Directions for this task:
Lay out the data as a Markdown table with the columns Row and Text, beginning at the line containing "Given the options" and running through the last line, both included. Number each line and leave out blank lines.

Spatial reasoning dataset excerpts:

• • •

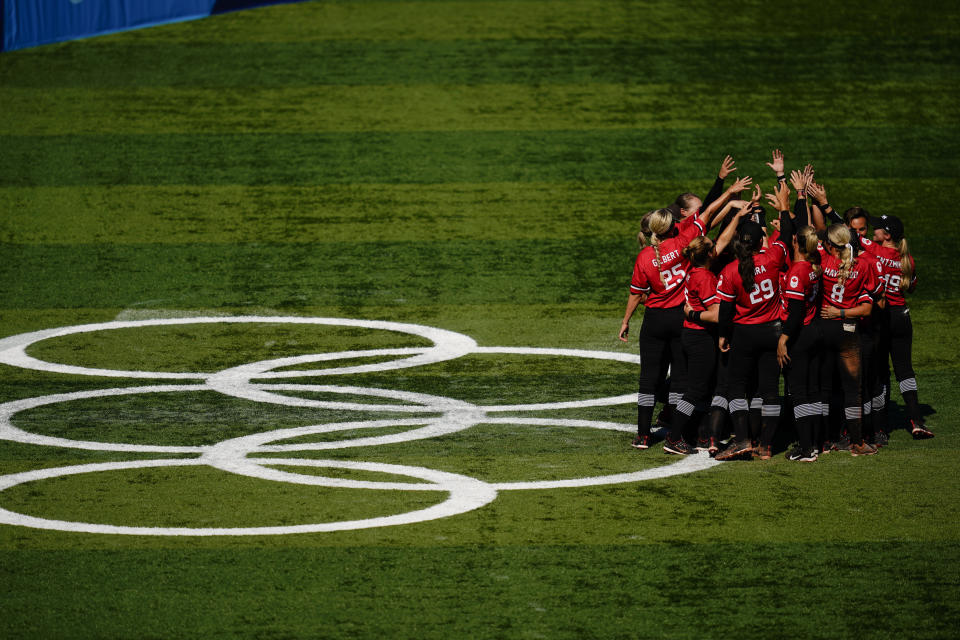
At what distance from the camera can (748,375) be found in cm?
1109

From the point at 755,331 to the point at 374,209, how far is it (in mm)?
9677

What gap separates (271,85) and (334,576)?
1617 cm

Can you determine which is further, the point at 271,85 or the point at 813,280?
the point at 271,85

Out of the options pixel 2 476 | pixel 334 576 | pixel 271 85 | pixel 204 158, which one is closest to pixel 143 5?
pixel 271 85

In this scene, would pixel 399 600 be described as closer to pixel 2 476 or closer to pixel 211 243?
pixel 2 476

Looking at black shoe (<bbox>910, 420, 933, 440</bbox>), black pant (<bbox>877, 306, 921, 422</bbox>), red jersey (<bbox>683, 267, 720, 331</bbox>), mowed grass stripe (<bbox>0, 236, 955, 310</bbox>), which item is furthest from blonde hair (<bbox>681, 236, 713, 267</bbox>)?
mowed grass stripe (<bbox>0, 236, 955, 310</bbox>)

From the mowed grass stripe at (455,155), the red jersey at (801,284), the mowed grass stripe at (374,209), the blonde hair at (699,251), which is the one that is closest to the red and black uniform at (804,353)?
the red jersey at (801,284)

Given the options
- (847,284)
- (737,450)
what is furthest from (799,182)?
(737,450)

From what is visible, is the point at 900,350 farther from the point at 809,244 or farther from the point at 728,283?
the point at 728,283

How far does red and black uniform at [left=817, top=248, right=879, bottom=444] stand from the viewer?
11141 millimetres

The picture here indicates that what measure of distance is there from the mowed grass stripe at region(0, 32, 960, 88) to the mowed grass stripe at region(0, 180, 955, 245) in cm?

• • •

Answer:
| Row | Text |
|---|---|
| 1 | Given the options |
| 2 | - (847,284) |
| 3 | - (737,450) |
| 4 | what is furthest from (799,182)? |
| 5 | (737,450) |
| 6 | From what is visible, is the point at 900,350 farther from the point at 809,244 or farther from the point at 728,283? |
| 7 | the point at 728,283 |
| 8 | How far does red and black uniform at [left=817, top=248, right=879, bottom=444] stand from the viewer? |
| 9 | 11141 millimetres |
| 10 | The picture here indicates that what measure of distance is there from the mowed grass stripe at region(0, 32, 960, 88) to the mowed grass stripe at region(0, 180, 955, 245) in cm? |